First, yes, Brigham Young did makes statements to this effect. It was a complex issues (after all, laws against interracial marriage still existed in a number of states until June of 1967 (Utah was not one of them), when the Supreme Court finally argued that they were unconstitutional - a hundred years after some of Brigham Young's comments). President Young's views were connected to his views on priesthood and sealings, they were affected by his own cultural upbringing, and they were affected by changes that happened in the late 1840s. Among these was the challenge of black men actually marrying white women in the Church, and the stir this caused among certain groups of Church membership. While there were a couple of instances where violence actually happened (and several cases of interracial marriage), Brigham Young didn't ever actually try to have someone killed for doing this, and we assume that some of this (although based in racist attitudes that were prevalent in American society and held by Brigham Young) was typical of Young's over the top rhetoric that he used from time to time at the pulpit for effect.

Gospel Topics, "Race and the Priesthood"

Gospel Topics, (2013)
Today, the Church disavows the theories advanced in the past that black skin is a sign of divine disfavor or curse, or that it reflects actions in a premortal life; that mixed-race marriages are a sin; or that blacks or people of any other race or ethnicity are inferior in any way to anyone else. Church leaders today unequivocally condemn all racism, past and present, in any form.

§ **Dataset content**:
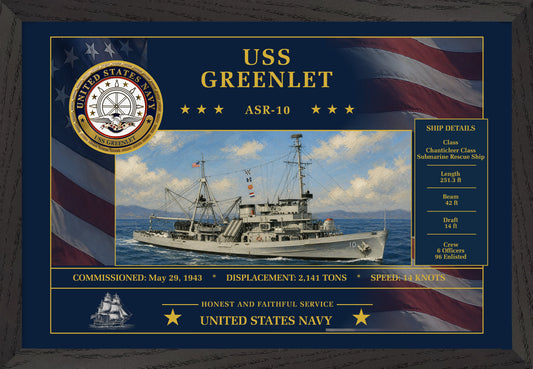 USS Greenlet ASR-10 Framed Patriotic Art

§ **Task**:
Continue the passage above about Brigham Young's views on interracial marriage and the Church's later disavowal of them, picking up right after its last sentence.

§ **Response below**:
Since that day in 1978, the Church has looked to the future, as membership among Africans, African Americans and others of African descent has continued to grow rapidly. While Church records for individual members do not indicate an individual’s race or ethnicity, the number of Church members of African descent is now in the hundreds of thousands.

The Church proclaims that redemption through Jesus Christ is available to the entire human family on the conditions God has prescribed. It affirms that God is “no respecter of persons”24 and emphatically declares that anyone who is righteous—regardless of race—is favored of Him. The teachings of the Church in relation to God’s children are epitomized by a verse in the second book of Nephi: “[The Lord] denieth none that cometh unto him, black and white, bond and free, male and female; . . . all are alike unto God, both Jew and Gentile.